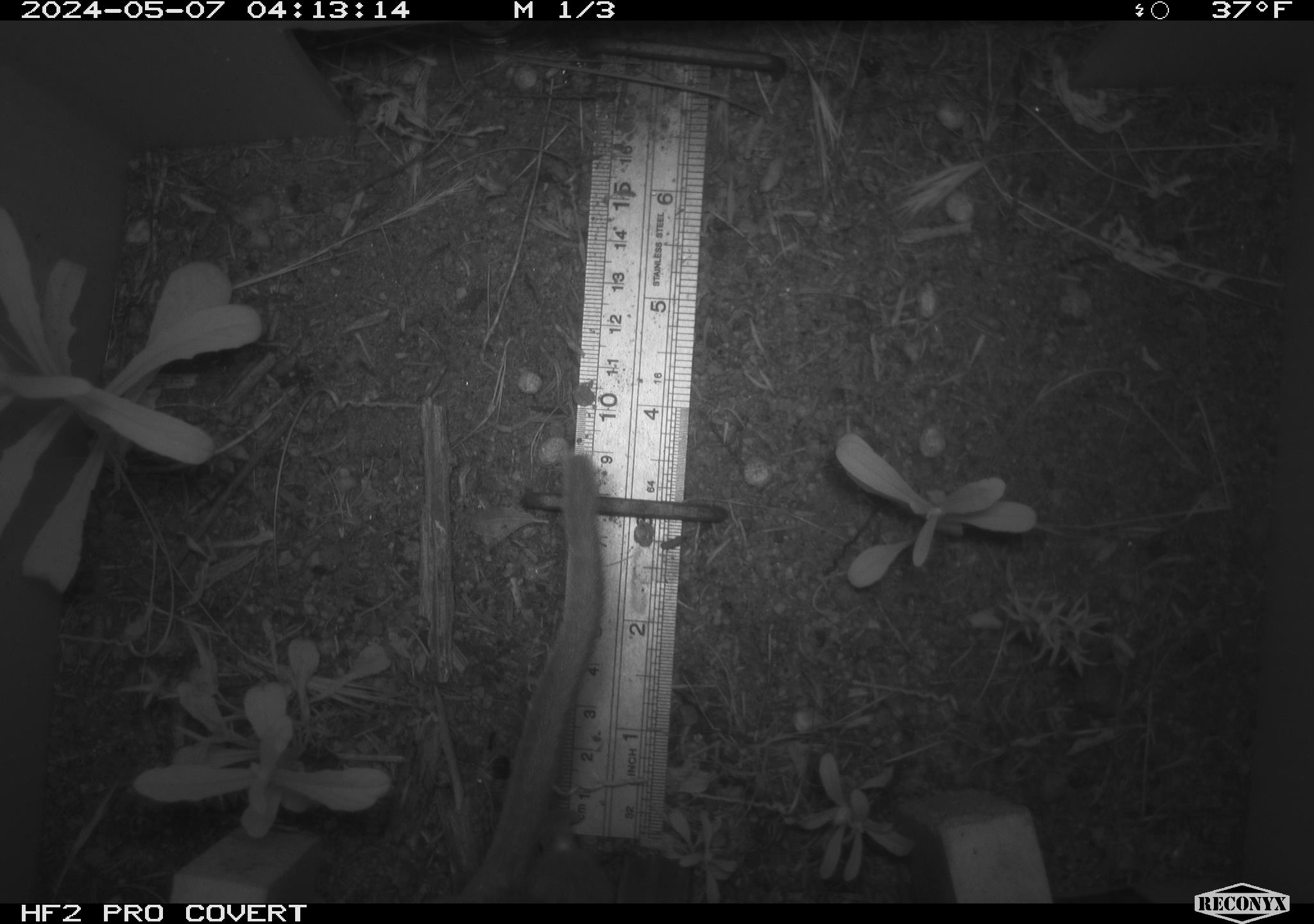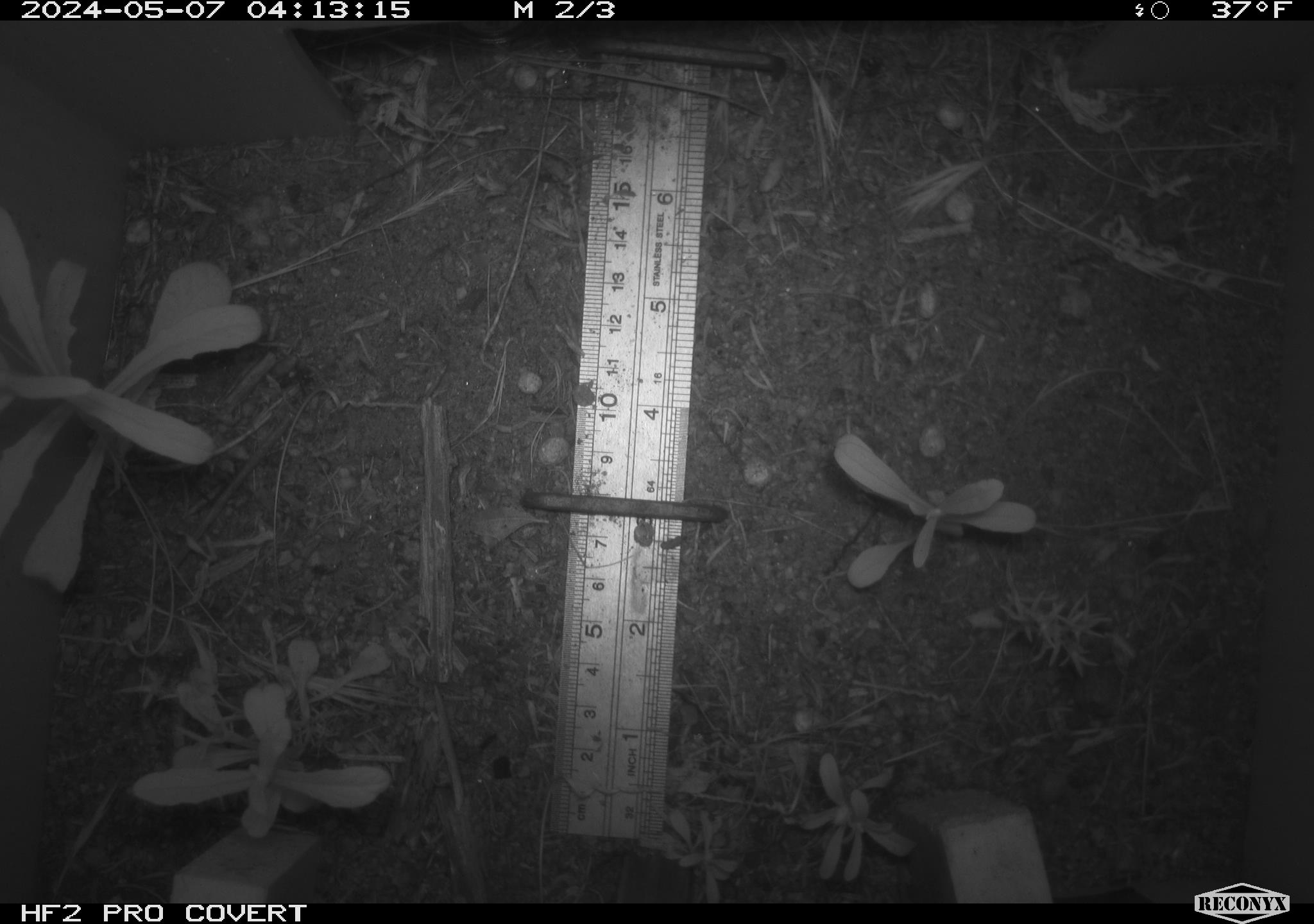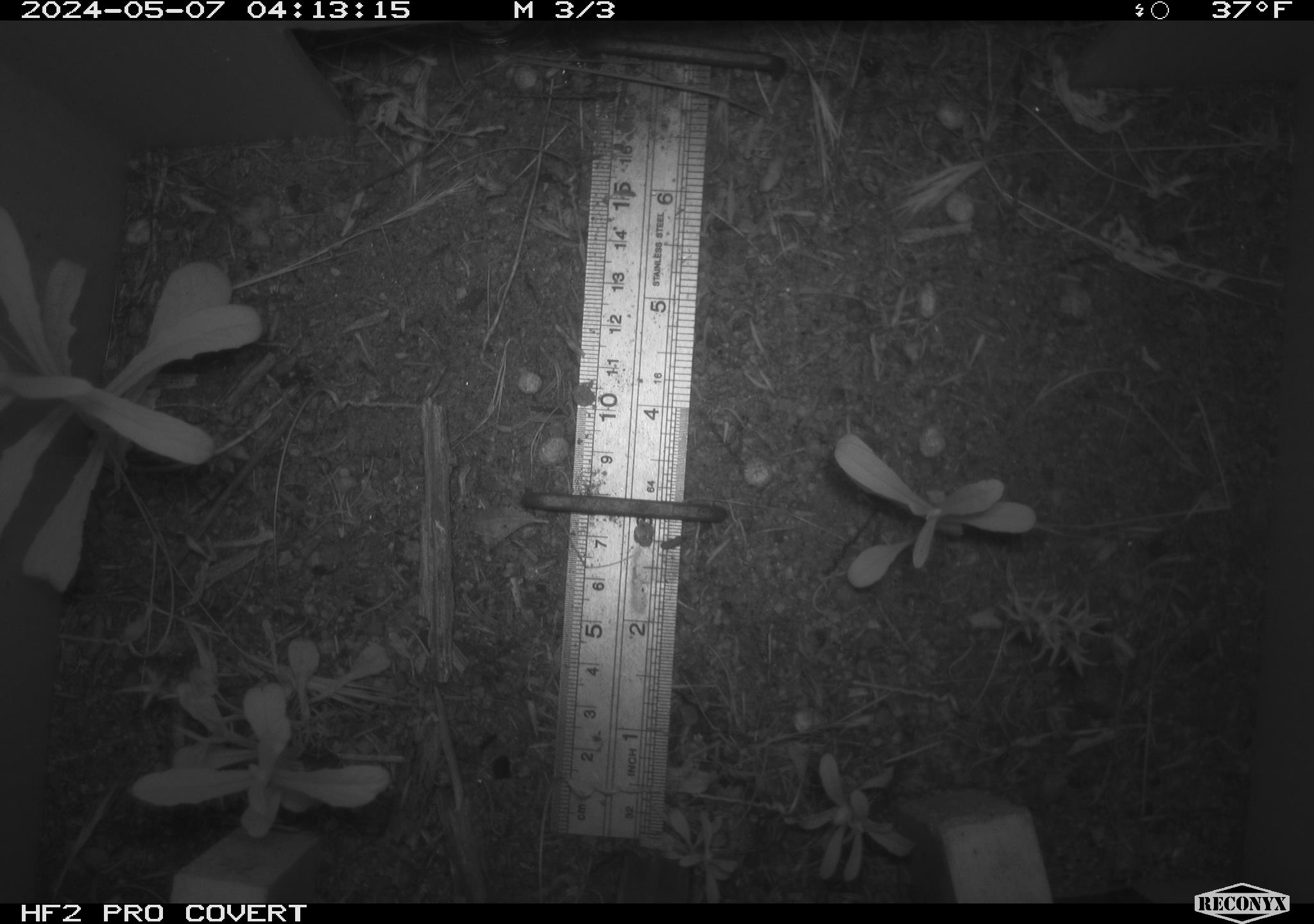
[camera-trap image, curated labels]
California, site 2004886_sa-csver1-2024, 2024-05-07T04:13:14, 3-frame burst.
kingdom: Animalia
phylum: Chordata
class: Mammalia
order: Rodentia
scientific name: Rodentia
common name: rodent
Rodent (Rodentia).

* Requirement *
Leaving the pictures out, reproduce the entries above exactly.

* Response area *
[camera-trap image, curated labels]
California, site 2004886_sa-csver1-2024, 2024-05-07T04:13:14, 3-frame burst.
kingdom: Animalia
phylum: Chordata
class: Mammalia
order: Rodentia
scientific name: Rodentia
common name: rodent
Rodent (Rodentia).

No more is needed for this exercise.